Hi all, we have 4 dancers & 2 accadia’s in our fleet.

Has anyone done a successful modification on the Dancer to help improve still water trackability?

Perhaps a fin or two? Rails fore to aft??

The accadias are not a problem.



Thanks, Graeme Dearness.

Dancers are whitewater boats
The primary function of a ww boat is not straight tracking on flat water. However, as far as ww boats, the Dancers probably track better than most more recent models.



I believe Dancers are pretty close to what the Brits term ‘General Purpose’ boats. They can be useful boats for training and honing skills. Learning to paddle a Dancer straight should improve your forward stroke.

Your profile…
Suggests you paddle thru stretches of rapids, or am I not understanding that correctly? If that is right, you want the Dancers to be highly maneuverable. And they are perfect boats for a mixed use situation.

Great practice tool
I have a Pirouette S that I use for practice in making a boat go straight. I run the occasional river with it, too.



I’d suggest not modding the dancer, and learning to MAKE it go straight. I’ve gotten so good with my Pirouette that I take it out on flatwater paddles just to keep my touch at it. Makes my Sea Kayaks feel like they’re on rails.

One approach
http://www.epoxyworks.com/16/index16.html



“Bonding a skeg to a polyethylene kayak”



But I agree with the others that learning to paddle a whitewater boat straight on flat water can develop good technique. Sit up straight, keep the stroke out it front of you, look ahead, small corrections early.

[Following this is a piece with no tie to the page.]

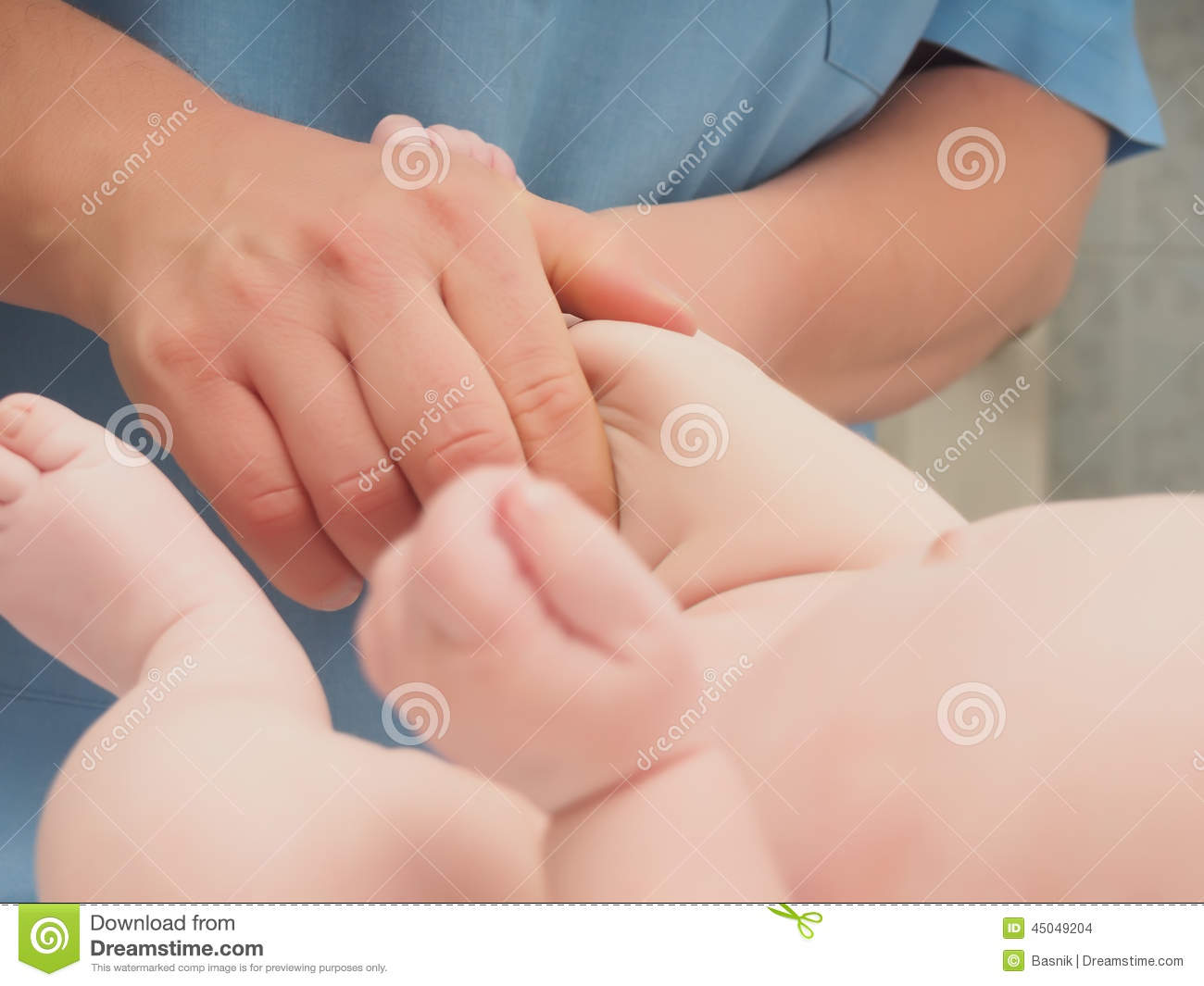 Doctor massage small caucasian baby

How long are your paddles? If they’re too long every stroke becomes a sweep, which makes the boat turn more.

strap on
Without permanent alteration of your boat, consider a strap-on skeg by Feathercraft. http://www.foldingkayak.com/accessories.htm#Skeg

I agree with Wayne Smith’s views.
While a whitewater boat may veer and even skid when you stop paddling, it will run straight just fine when paddled actively. Make sure your strokes are relatively short and “forward”— don’t prolong your pull-through. With a “forward” paddling style and a firm catch, the bow will jog from side to side a little more than with a touring kayak, but the boat will want to go where you want to go.



Maybe what is bothering you is that when you stop paddling, your Acadias tend to coast in a relatively straight line, while your dancers will veer or skid unless you throw a correction stroke. But even this problem will gradually diminish with practice. Your Dancer brains will get so that you can get a good, fairly straight coast when you stop paddling.

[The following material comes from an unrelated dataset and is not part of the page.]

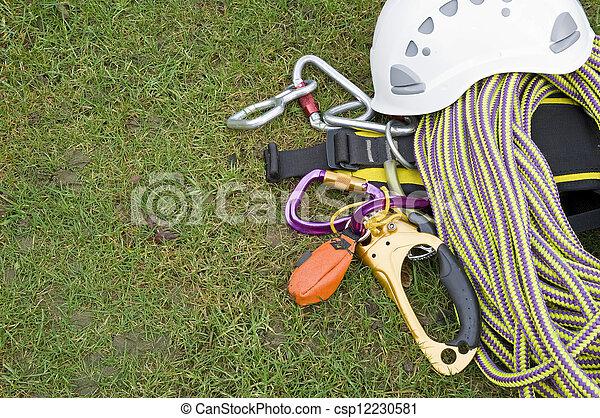 rock climbing equipment on grass - csp12230581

I don’t recommend skegs for Dancers or other whitewater boats. A skeg that can’t be withdrawn will nullify the whitewater handling, and will interfere if you are crossing gravel bars or hunching over logs. Besides, even if those are large-cockpit, Proline Dancers, they are old and you may be replacing them soon.

Thanks - I might try a …

– Last Updated: Jan-04-09 8:32 PM EST –

... home-made version on my Perception Sonoma 13.5 to see if it helps any in winds. I can understand the OP's desire to "track straight" on flat water - even the Sonoma that is touted as a good tracker by the Perception brochure wastes too much energy to correct it or jsut to keep it straight, compared to if it had a skeg.

Basically, I can make it go perfectly straight on the average but it will go over a symetrical S-curve as each stroke makes it turn a little - just the nature of short boats. But I have to watch every single stroke to be the same as the one before and that gets boring after a while if all I want to do it go from point A to point B ... A WW boat will do even more of this wobbling no matter how good the technique but it helps learn to even-out one's strokes, no question about that -;)

Thanks for advice
Thanks for the replies, all are relative and helpful.

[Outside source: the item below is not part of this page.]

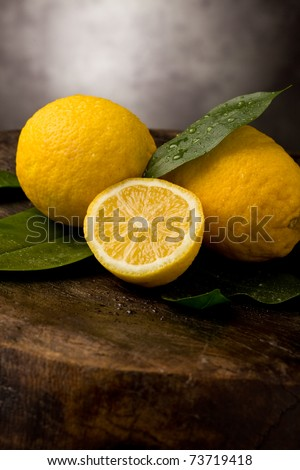 fresh yellow lemons with leaves and water drops on wooden table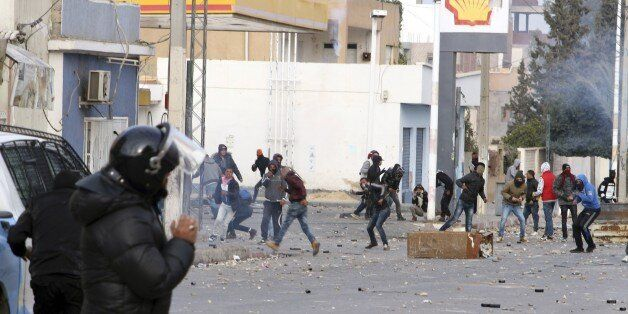 Protesters throw items to police forces in the city of Ennour, near Kasserine, Tunisia, Wednesday, Jan....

I obviously joined the right forum.

Graeme

Pirouette S
What a fabulous boat! Though the lower volume version of the Pirouette, at 6’, 180, I fit in my friend’s. He takes his out on afterwork paddles paddling with canoes and sea kayaks. He is such a strong paddler that the first time I met him years ago he was passing me paddling his Pirouette S when I thought I was cranking in my Elaho.



He also owns a Dagger GT as well as an Avocet and an Artic Hawk, but he says he is never giving up his Pirouette S.